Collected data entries

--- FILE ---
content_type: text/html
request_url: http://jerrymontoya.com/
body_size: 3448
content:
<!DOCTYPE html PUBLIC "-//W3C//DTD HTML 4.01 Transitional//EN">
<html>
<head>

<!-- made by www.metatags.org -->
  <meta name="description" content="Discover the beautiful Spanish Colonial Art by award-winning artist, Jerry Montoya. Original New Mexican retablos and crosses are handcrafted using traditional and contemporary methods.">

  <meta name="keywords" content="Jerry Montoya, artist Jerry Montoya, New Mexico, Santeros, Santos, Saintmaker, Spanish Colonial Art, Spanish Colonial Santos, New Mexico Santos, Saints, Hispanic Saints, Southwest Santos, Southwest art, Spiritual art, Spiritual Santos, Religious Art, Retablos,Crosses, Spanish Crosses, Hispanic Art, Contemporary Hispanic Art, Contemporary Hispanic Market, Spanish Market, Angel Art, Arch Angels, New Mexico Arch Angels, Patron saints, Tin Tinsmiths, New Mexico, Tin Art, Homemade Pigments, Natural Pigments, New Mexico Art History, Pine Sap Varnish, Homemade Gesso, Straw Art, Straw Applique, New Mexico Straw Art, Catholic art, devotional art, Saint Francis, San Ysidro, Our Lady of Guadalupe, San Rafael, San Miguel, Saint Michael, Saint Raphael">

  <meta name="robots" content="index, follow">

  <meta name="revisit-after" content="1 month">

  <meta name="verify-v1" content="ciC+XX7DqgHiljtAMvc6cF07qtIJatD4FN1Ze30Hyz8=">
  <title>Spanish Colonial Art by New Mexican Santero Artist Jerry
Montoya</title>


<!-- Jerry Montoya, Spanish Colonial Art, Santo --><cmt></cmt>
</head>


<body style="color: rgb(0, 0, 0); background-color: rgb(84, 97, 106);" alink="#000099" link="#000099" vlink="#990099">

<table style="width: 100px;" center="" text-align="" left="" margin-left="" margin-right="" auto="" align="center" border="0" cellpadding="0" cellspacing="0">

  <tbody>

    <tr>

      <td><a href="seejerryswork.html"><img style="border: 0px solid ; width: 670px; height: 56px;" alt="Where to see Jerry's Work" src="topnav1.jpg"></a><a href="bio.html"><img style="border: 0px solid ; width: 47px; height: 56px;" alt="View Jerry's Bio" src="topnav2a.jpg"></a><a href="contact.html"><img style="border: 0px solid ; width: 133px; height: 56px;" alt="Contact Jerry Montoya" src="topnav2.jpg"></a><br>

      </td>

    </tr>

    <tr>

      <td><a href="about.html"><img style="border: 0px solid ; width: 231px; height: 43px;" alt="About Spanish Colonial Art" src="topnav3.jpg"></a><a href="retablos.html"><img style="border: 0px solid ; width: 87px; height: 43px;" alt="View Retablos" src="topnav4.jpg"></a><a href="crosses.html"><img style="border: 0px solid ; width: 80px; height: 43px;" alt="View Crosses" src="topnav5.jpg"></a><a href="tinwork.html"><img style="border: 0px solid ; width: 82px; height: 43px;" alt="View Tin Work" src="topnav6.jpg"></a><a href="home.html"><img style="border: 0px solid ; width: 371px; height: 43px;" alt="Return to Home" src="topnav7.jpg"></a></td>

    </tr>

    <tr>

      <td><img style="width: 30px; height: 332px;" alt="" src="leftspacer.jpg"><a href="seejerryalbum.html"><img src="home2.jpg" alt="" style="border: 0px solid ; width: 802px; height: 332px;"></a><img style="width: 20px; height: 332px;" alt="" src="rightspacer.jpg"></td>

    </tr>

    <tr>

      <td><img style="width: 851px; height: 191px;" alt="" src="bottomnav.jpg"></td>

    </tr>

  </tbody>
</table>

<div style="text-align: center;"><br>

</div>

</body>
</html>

▸ **TASK STATEMENT**
Search the records for the string "center" and return every line in which it occurs.

▸ **OUTPUT BELOW**
<table style="width: 100px;" center="" text-align="" left="" margin-left="" margin-right="" auto="" align="center" border="0" cellpadding="0" cellspacing="0">
<div style="text-align: center;"><br>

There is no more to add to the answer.